◆ Task brief ◆
Give the number of lines in the material below that contain the string "instances", counting case-sensitive matches only. Reply with the number alone.

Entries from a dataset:

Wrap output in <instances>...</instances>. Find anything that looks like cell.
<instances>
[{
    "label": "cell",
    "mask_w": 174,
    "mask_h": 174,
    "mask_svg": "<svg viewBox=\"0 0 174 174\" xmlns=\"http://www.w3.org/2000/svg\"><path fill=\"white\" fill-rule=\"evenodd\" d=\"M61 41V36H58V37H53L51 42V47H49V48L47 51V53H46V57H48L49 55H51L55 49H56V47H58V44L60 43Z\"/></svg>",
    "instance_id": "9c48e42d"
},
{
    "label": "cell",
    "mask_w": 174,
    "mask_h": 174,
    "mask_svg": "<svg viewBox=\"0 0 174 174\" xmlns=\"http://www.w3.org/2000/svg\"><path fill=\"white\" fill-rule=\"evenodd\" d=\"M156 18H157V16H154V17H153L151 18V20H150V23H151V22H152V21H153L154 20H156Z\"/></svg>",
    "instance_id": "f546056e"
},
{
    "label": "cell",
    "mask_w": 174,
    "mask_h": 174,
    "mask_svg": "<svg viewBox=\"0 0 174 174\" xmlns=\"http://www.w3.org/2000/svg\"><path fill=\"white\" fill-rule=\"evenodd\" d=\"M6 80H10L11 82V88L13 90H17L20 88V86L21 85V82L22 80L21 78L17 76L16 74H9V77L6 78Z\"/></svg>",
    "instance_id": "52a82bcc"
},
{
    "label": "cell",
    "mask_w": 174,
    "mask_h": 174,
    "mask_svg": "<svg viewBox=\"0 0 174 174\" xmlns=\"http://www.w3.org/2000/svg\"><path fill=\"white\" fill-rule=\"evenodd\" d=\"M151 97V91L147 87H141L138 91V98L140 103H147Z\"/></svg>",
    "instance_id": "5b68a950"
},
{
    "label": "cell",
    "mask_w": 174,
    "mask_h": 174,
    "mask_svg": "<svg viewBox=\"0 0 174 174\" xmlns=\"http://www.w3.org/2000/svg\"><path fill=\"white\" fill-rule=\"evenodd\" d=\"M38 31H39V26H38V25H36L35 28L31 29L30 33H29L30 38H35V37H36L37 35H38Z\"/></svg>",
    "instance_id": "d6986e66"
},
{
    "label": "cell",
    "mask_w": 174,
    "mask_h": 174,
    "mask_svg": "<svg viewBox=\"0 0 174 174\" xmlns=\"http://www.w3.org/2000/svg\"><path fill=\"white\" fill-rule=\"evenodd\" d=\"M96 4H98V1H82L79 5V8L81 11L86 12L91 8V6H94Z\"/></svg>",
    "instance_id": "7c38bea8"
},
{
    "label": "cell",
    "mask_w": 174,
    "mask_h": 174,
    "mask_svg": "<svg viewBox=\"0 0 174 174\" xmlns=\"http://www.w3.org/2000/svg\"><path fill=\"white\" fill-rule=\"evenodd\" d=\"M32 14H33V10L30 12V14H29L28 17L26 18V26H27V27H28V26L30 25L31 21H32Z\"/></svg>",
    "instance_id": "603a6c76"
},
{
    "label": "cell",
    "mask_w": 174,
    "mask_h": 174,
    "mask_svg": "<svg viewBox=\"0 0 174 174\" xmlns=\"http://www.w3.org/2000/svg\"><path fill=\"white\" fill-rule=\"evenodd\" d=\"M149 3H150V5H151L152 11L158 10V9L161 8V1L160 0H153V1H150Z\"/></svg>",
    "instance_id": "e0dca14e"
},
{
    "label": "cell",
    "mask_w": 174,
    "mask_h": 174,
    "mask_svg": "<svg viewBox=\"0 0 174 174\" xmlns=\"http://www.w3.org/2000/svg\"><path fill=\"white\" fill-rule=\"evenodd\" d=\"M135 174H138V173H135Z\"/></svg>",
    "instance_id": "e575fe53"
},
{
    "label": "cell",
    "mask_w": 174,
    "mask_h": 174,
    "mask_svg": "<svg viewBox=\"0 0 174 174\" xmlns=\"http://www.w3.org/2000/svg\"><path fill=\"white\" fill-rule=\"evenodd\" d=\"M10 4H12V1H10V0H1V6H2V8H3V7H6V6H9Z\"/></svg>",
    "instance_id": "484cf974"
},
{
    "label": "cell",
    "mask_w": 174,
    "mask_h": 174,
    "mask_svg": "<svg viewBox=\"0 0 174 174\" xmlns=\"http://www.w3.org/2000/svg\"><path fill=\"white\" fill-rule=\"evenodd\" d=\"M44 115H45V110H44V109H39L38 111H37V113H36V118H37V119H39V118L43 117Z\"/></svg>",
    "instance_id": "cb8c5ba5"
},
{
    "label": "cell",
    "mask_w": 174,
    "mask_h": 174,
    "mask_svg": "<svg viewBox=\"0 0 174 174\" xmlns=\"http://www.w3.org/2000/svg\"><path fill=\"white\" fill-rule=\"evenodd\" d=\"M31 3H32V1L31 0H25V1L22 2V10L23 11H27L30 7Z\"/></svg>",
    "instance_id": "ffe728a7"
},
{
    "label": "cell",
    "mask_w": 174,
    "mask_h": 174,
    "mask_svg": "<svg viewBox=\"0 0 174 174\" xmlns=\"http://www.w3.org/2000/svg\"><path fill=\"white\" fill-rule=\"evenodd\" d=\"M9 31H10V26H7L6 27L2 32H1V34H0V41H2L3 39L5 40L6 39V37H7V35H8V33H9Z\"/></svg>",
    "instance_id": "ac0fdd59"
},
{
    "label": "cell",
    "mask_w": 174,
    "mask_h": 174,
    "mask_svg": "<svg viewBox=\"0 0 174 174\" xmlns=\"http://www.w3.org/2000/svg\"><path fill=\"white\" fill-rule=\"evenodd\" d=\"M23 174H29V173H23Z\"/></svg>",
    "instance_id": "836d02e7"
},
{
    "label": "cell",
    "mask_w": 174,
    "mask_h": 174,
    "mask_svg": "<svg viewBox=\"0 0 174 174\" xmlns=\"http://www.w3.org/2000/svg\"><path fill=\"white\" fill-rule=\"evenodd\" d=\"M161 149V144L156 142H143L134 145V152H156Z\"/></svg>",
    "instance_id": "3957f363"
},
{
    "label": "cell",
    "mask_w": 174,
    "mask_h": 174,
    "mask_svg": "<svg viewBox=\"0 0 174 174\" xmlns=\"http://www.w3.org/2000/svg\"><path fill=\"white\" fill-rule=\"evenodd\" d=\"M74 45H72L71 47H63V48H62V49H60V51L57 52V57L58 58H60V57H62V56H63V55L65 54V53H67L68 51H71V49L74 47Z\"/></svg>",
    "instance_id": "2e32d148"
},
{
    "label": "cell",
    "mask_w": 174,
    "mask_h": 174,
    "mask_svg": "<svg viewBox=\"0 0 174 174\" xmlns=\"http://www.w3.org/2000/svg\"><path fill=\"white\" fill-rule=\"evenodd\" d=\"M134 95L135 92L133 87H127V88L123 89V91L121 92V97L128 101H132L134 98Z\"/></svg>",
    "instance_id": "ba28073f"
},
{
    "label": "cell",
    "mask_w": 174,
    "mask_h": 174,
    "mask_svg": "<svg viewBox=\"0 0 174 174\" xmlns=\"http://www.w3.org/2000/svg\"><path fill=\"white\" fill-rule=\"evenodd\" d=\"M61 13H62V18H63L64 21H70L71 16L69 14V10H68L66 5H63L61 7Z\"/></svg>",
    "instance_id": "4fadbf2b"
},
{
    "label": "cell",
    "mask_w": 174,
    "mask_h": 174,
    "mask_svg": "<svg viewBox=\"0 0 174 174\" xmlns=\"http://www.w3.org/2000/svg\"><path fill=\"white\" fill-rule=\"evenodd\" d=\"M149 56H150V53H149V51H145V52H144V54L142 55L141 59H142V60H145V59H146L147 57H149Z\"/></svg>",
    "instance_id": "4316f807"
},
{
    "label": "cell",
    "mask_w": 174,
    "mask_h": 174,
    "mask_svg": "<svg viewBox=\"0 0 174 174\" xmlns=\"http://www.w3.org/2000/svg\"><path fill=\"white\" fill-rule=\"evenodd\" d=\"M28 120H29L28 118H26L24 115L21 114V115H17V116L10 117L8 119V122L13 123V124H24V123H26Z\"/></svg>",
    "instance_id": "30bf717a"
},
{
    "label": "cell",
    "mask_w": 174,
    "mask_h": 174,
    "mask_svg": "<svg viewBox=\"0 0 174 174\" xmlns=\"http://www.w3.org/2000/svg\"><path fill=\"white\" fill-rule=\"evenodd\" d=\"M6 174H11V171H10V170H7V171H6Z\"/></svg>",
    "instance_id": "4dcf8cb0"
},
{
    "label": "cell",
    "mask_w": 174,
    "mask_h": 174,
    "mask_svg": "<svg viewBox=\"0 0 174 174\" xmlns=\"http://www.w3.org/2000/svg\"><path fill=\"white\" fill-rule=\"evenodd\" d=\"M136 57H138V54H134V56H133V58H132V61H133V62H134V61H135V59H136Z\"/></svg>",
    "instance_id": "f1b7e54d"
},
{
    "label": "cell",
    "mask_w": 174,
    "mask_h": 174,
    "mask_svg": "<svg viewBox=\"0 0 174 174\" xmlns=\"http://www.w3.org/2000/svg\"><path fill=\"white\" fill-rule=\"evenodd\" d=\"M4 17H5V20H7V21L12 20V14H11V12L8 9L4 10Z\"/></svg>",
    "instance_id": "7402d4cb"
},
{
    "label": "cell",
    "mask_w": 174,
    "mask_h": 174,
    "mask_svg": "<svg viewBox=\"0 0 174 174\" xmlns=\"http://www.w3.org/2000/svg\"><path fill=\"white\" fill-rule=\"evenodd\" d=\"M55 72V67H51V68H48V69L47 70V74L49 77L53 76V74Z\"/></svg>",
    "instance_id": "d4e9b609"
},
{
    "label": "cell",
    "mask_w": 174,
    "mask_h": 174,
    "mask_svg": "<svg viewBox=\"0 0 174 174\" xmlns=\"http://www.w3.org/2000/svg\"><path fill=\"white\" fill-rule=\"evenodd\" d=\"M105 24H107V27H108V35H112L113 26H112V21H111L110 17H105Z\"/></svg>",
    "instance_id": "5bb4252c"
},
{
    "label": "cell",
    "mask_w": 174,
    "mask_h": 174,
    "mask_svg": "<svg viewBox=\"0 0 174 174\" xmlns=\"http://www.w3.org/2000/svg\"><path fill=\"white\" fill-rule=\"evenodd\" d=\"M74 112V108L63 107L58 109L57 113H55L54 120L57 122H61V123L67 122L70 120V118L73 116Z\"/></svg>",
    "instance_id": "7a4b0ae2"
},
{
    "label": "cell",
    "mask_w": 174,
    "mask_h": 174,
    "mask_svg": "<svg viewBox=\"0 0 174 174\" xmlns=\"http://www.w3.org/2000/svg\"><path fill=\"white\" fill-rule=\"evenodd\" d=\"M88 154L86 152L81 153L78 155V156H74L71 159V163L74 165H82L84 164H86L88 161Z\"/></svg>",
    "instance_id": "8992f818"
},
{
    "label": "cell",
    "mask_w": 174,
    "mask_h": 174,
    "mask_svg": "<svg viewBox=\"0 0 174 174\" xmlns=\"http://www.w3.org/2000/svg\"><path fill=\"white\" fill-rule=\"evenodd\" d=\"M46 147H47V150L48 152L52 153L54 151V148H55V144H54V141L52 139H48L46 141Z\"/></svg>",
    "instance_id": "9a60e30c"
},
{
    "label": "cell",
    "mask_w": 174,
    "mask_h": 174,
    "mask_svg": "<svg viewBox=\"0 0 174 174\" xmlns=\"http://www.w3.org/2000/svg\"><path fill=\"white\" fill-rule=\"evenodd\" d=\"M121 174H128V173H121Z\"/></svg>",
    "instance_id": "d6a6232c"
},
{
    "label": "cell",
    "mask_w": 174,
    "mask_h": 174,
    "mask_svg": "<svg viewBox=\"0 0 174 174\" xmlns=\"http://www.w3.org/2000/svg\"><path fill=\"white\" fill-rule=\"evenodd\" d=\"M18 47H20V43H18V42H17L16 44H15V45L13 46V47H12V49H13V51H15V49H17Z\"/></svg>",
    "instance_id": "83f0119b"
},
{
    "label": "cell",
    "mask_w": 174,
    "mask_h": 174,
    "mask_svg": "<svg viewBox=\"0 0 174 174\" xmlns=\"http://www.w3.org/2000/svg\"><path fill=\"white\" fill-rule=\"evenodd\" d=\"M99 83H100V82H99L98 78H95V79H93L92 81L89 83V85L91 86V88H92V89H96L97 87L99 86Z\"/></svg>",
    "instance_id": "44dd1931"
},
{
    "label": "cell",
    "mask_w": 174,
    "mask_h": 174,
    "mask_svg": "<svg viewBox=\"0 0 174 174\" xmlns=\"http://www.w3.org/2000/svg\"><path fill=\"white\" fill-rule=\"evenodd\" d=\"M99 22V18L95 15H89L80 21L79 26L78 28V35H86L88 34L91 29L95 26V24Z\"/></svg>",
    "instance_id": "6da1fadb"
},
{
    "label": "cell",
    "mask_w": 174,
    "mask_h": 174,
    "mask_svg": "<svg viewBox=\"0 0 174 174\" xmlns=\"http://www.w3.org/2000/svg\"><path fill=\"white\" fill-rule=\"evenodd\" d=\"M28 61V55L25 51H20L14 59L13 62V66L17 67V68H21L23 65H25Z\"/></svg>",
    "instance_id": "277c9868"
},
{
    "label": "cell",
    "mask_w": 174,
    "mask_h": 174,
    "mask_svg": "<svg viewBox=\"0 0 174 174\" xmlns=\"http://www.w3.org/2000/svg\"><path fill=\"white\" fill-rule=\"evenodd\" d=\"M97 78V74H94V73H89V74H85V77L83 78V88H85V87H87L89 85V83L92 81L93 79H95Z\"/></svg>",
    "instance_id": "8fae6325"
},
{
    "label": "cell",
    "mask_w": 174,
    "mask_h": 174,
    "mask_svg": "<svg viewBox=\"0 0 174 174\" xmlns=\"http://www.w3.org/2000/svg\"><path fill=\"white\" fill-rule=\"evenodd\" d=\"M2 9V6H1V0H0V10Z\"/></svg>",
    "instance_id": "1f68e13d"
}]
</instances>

◆ Reply to the exercise ◆
3